Rewrite the records below, replacing "tile roof" with "clay roof" wherever it occurs and leaving everything else unchanged.

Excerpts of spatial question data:
>> Start

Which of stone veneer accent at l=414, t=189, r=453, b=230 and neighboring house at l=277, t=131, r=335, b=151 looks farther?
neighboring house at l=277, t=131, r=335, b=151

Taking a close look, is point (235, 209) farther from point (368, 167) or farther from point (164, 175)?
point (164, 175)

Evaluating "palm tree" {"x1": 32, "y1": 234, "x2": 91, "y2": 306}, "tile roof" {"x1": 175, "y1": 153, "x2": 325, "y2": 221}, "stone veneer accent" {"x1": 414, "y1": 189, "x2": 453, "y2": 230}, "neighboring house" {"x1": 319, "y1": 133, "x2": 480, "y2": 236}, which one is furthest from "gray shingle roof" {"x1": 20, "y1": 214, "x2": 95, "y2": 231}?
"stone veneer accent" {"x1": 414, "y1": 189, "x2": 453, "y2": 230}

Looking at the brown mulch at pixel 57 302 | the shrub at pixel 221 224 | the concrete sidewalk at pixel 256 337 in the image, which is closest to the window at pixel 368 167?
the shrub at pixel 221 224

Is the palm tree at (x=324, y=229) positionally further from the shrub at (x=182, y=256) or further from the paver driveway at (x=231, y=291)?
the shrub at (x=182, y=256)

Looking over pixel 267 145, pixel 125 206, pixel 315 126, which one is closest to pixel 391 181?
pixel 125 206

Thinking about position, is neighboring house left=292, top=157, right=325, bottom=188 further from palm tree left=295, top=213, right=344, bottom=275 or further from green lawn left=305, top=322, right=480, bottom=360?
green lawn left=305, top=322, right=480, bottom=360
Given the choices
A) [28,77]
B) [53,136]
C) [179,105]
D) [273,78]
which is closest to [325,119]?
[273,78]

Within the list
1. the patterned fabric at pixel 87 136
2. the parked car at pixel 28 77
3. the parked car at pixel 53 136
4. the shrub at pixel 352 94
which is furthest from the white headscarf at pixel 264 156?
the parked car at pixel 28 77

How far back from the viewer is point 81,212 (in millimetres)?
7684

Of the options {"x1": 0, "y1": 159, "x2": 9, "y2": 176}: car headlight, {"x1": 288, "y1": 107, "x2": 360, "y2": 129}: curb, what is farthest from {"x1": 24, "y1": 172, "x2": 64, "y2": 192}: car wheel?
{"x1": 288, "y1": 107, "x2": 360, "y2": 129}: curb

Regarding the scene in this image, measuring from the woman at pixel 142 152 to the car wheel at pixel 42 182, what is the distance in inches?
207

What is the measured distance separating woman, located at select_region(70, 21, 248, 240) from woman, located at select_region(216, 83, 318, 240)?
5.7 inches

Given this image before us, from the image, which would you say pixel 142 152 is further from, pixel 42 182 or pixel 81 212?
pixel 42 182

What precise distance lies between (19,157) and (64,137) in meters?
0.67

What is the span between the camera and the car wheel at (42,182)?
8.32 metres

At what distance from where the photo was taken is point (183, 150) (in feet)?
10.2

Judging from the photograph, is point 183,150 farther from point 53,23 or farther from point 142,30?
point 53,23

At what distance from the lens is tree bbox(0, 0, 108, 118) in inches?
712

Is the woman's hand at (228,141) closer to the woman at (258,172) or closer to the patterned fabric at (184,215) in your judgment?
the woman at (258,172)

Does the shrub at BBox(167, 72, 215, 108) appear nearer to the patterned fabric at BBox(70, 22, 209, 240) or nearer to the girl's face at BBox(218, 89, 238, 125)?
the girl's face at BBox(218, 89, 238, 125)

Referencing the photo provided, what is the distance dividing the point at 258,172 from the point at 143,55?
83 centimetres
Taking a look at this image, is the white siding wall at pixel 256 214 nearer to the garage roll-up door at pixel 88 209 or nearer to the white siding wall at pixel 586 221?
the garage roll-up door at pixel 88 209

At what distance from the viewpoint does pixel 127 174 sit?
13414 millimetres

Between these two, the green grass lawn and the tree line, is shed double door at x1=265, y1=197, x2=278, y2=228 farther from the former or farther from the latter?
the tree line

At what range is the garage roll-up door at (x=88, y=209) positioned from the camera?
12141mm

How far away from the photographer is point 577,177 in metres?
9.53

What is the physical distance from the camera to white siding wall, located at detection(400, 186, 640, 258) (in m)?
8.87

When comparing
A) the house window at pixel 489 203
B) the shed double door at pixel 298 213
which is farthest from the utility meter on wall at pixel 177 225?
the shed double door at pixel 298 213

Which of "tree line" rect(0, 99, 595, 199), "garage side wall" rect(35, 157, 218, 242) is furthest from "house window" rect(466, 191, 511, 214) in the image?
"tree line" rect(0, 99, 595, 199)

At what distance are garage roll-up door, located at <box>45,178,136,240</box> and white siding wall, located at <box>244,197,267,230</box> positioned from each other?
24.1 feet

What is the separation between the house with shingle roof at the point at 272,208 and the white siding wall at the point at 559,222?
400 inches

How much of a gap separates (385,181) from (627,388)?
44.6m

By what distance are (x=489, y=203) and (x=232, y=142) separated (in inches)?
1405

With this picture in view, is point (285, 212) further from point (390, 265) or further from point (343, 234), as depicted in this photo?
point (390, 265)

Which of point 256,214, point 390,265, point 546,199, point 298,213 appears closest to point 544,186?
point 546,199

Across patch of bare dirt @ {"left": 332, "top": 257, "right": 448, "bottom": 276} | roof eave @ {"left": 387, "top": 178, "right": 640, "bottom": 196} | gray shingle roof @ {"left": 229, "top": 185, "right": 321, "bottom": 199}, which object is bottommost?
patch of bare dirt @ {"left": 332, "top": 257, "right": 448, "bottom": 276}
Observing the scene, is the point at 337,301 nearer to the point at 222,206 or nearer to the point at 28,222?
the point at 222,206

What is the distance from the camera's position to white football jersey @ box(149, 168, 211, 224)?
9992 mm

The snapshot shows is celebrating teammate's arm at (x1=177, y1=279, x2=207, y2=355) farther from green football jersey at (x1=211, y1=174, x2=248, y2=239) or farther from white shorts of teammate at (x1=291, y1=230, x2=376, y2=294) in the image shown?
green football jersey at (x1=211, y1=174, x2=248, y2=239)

>> End

#### Output of the exercise:
Which of stone veneer accent at l=414, t=189, r=453, b=230 and neighboring house at l=277, t=131, r=335, b=151 looks farther?
neighboring house at l=277, t=131, r=335, b=151

Taking a close look, is point (235, 209) farther from point (368, 167) or farther from point (164, 175)?
point (164, 175)

Evaluating "palm tree" {"x1": 32, "y1": 234, "x2": 91, "y2": 306}, "clay roof" {"x1": 175, "y1": 153, "x2": 325, "y2": 221}, "stone veneer accent" {"x1": 414, "y1": 189, "x2": 453, "y2": 230}, "neighboring house" {"x1": 319, "y1": 133, "x2": 480, "y2": 236}, which one is furthest from "gray shingle roof" {"x1": 20, "y1": 214, "x2": 95, "y2": 231}?
"stone veneer accent" {"x1": 414, "y1": 189, "x2": 453, "y2": 230}

Looking at the brown mulch at pixel 57 302 | the shrub at pixel 221 224 | the concrete sidewalk at pixel 256 337 in the image, which is closest to the window at pixel 368 167?
the shrub at pixel 221 224

Is the palm tree at (x=324, y=229) positionally further from the shrub at (x=182, y=256) or further from the paver driveway at (x=231, y=291)?
the shrub at (x=182, y=256)

Looking over pixel 267 145, pixel 125 206, pixel 315 126, which one is closest to pixel 391 181?
pixel 125 206

Thinking about position, is neighboring house left=292, top=157, right=325, bottom=188 further from palm tree left=295, top=213, right=344, bottom=275 or further from green lawn left=305, top=322, right=480, bottom=360?
green lawn left=305, top=322, right=480, bottom=360
Given the choices
A) [28,77]
B) [53,136]
C) [179,105]
D) [273,78]
which is closest to [325,119]?
[273,78]

Within the list
1. the patterned fabric at pixel 87 136
2. the parked car at pixel 28 77
3. the parked car at pixel 53 136
4. the shrub at pixel 352 94
which is furthest from the white headscarf at pixel 264 156?
the parked car at pixel 28 77

How far back from the viewer is point 81,212 (in millimetres)?
7684

Of the options {"x1": 0, "y1": 159, "x2": 9, "y2": 176}: car headlight, {"x1": 288, "y1": 107, "x2": 360, "y2": 129}: curb, what is farthest from {"x1": 24, "y1": 172, "x2": 64, "y2": 192}: car wheel?
{"x1": 288, "y1": 107, "x2": 360, "y2": 129}: curb

Regarding the scene in this image, measuring from the woman at pixel 142 152 to the car wheel at pixel 42 182, what is the distance in inches?
207

What is the measured distance separating woman, located at select_region(70, 21, 248, 240) from woman, located at select_region(216, 83, 318, 240)?
5.7 inches

Given this image before us, from the image, which would you say pixel 142 152 is further from, pixel 42 182 or pixel 81 212?
pixel 42 182

What precise distance lies between (19,157) and (64,137) in meters?
0.67

What is the span between the camera and the car wheel at (42,182)?
8.32 metres

At what distance from where the photo was taken is point (183, 150) (in feet)?
10.2

Judging from the photograph, is point 183,150 farther from point 53,23 or farther from point 142,30?
point 53,23

At what distance from the lens is tree bbox(0, 0, 108, 118) in inches?
712

Is the woman's hand at (228,141) closer to the woman at (258,172) or closer to the patterned fabric at (184,215) in your judgment?
the woman at (258,172)

Does the shrub at BBox(167, 72, 215, 108) appear nearer to the patterned fabric at BBox(70, 22, 209, 240) or nearer to the girl's face at BBox(218, 89, 238, 125)?
the girl's face at BBox(218, 89, 238, 125)

Referencing the photo provided, what is the distance dividing the point at 258,172 from the point at 143,55?
83 centimetres
Taking a look at this image, is the white siding wall at pixel 256 214 nearer to the garage roll-up door at pixel 88 209 or nearer to the white siding wall at pixel 586 221?
the garage roll-up door at pixel 88 209

At what distance from the viewpoint does pixel 127 174 sit?
13414 millimetres

Between these two, the green grass lawn and the tree line, is shed double door at x1=265, y1=197, x2=278, y2=228 farther from the former or farther from the latter?
the tree line

At what range is the garage roll-up door at (x=88, y=209) positioned from the camera?
12141mm

How far away from the photographer is point 577,177 in metres?
9.53

What is the physical distance from the camera to white siding wall, located at detection(400, 186, 640, 258) (in m)?
8.87

When comparing
A) the house window at pixel 489 203
B) the shed double door at pixel 298 213
which is farthest from the utility meter on wall at pixel 177 225?
the shed double door at pixel 298 213

Which of "tree line" rect(0, 99, 595, 199), "garage side wall" rect(35, 157, 218, 242) is furthest from "house window" rect(466, 191, 511, 214) in the image?
"tree line" rect(0, 99, 595, 199)

At what distance are garage roll-up door, located at <box>45,178,136,240</box> and white siding wall, located at <box>244,197,267,230</box> positioned from each other?
24.1 feet

What is the separation between the house with shingle roof at the point at 272,208 and the white siding wall at the point at 559,222?
400 inches

How much of a gap separates (385,181) from (627,388)?
44.6m

By what distance are (x=489, y=203) and (x=232, y=142) separated (in inches)?
1405

With this picture in view, is point (285, 212) further from point (390, 265) or further from point (343, 234), as depicted in this photo?
point (390, 265)

Which of point 256,214, point 390,265, point 546,199, point 298,213 appears closest to point 544,186?
point 546,199

Across patch of bare dirt @ {"left": 332, "top": 257, "right": 448, "bottom": 276} | roof eave @ {"left": 387, "top": 178, "right": 640, "bottom": 196} | gray shingle roof @ {"left": 229, "top": 185, "right": 321, "bottom": 199}, which object is bottommost?
patch of bare dirt @ {"left": 332, "top": 257, "right": 448, "bottom": 276}
Observing the scene, is the point at 337,301 nearer to the point at 222,206 or nearer to the point at 28,222?
the point at 222,206

What is the distance from the camera's position to white football jersey @ box(149, 168, 211, 224)?
9992 mm

The snapshot shows is celebrating teammate's arm at (x1=177, y1=279, x2=207, y2=355) farther from green football jersey at (x1=211, y1=174, x2=248, y2=239) or farther from white shorts of teammate at (x1=291, y1=230, x2=376, y2=294) in the image shown?
green football jersey at (x1=211, y1=174, x2=248, y2=239)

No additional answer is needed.